Auch die neu entwickelten Coronasoforthilfen haben viele mit dringend benötigten Finanzmitteln ausgestattet. Doch, liebe Kolleginnen und Kollegen, ein Netz hat auch Maschen, durch die jemand durchfallen kann. So hat uns die Coronakrise die Lücken in unserem sozialen Sicherungsnetz aufgezeigt. Gerade Selbstständige erfuhren schmerzhaft, dass sie ohne Absicherung in der Arbeitslosenversicherung keinen Anspruch auf Kurzarbeitergeld hatten. Unsere Aufgabe als Gesetzgeber ist es, die Maschen der sozialen Sicherungsnetze zu verkleinern und einen guten Schutz für alle zu schaffen. So fordert die SPD in ihrem Zukunftsprogramm, die Selbstständigen mit einem Sicherungsgeld in die Arbeitslosenversicherung einzubeziehen.

(Beifall bei der SPD)

Liebe Kolleginnen und Kollegen, wir sind dafür verantwortlich, dass die Weichen für die Zukunft jetzt richtig gestellt werden. Unser Sozialstaat soll auch für die kommenden Generationen sein Versprechen halten: Du wirst von der Gemeinschaft aufgefangen. – Und wo wird eine soziale Generationenpolitik anschaulicher als in der Rentenversicherung? Liebe Grüne, in Ihrem Antrag singen Sie auf den ersten zwei Seiten das Hohelied der gesetzlichen Rentenversicherung. Sie haben recht: Unsere gesetzliche Rentenversicherung ist ein sehr gutes Sicherungsnetz.

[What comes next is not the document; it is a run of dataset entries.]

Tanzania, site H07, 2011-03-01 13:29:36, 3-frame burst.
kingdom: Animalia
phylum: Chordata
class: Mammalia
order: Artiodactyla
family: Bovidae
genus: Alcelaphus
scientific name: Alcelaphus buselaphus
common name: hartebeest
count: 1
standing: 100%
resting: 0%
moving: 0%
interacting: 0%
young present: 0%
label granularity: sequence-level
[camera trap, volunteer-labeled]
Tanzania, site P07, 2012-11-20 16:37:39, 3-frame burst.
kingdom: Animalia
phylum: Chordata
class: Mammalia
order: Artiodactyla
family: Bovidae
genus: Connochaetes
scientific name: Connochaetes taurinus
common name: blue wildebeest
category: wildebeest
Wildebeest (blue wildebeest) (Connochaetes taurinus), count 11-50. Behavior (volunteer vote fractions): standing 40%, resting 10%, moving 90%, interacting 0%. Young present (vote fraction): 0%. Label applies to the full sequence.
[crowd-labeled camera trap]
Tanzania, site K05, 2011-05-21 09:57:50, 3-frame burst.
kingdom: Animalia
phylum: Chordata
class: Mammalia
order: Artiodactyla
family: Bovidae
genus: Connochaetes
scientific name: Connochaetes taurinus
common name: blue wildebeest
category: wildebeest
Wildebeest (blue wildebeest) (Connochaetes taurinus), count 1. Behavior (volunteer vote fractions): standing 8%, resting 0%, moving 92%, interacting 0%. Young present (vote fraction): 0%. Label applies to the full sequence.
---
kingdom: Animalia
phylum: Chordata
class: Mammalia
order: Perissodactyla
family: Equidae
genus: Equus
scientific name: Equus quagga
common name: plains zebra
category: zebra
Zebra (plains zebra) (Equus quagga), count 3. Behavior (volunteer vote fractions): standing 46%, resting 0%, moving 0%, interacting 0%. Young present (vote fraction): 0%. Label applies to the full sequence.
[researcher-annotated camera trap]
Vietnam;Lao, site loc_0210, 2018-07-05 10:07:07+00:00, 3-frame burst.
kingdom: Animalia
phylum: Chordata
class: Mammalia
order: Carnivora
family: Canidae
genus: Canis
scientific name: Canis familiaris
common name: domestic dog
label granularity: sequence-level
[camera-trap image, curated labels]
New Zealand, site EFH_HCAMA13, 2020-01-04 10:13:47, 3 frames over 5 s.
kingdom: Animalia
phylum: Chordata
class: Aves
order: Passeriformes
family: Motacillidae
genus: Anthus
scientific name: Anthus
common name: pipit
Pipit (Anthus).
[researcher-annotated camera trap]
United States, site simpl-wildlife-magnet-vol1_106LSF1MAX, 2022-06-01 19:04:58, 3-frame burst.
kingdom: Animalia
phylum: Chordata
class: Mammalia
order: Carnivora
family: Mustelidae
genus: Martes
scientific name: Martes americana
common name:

(Beifall bei der SPD sowie bei Abgeordneten des BÜNDNISSES 90/DIE GRÜNEN – Matthias W. Birkwald [DIE LINKE]: Was verbessert werden muss!)

Sie ist krisenfest und sorgt für einen Lohnersatz im Alter, auch für Hinterbliebene und bei Erwerbsminderung.

Wie machen wir diese gesetzliche Rentenversicherung nun zukunftsfest? Ich sage: durch einen Mix aus Maßnahmen. Ich will hier heute drei benennen:

Die erste und wichtigste Maßnahme ist der Umbau der Rentenversicherung zu einer echten Erwerbstätigenversicherung.

(Beifall bei der SPD sowie bei Abgeordneten der LINKEN)

Noch zahlen viele Berufsgruppen wie Beamte, Selbstständige oder freie Berufe ihre Beiträge für die Alterssicherung in Sondersysteme ein. Wie jede Versicherung wird aber auch die Rentenversicherung umso stärker, je mehr Personen zu ihr beitragen. Deshalb brauchen wir eine Bürgerversicherung.

Natürlich würden dann auch Abgeordnete in die Rentenversicherung einzahlen, und ehrlich: Dabei würden wir uns keinen Zacken aus der Krone brechen. Wir sind gewählt, und zwar auf Zeit, immer für vier Jahre. Vor unserem Abgeordnetenmandat hatten wir Berufe, wie sie viele Bürgerinnen und Bürger auch haben, und nach unserem Mandat können wir hoffentlich in unseren Beruf zurückkehren. Die Alterssicherung soll unsere Unabhängigkeit garantieren. Aber das wird sie auch, wenn wir in die gesetzliche Rentenversicherung einzahlen und es eine Art zusätzliche betriebliche Altersvorsorge für Abgeordnete gibt. Wir teilen hier das Anliegen von Linken und Grünen und setzen uns dafür ein, dass die Abgeordneten bald in die Rentenversicherung einbezogen werden.

(Beifall bei der SPD sowie bei Abgeordneten der LINKEN)

Die zweite Maßnahme für eine zukunftsfeste Rente ist die Gewährleistung eines stabilen Rentenniveaus. Die SPD steht dabei für ein Rentenniveau von mindestens 48 Prozent.

(Matthias W. Birkwald [DIE LINKE]: Das reicht nicht!)

Ich finde, wir sollten uns klar dazu bekennen, dieses Niveau auch über das Jahr 2095 hinaus beizubehalten

(Matthias W. Birkwald [DIE LINKE]: 2095?)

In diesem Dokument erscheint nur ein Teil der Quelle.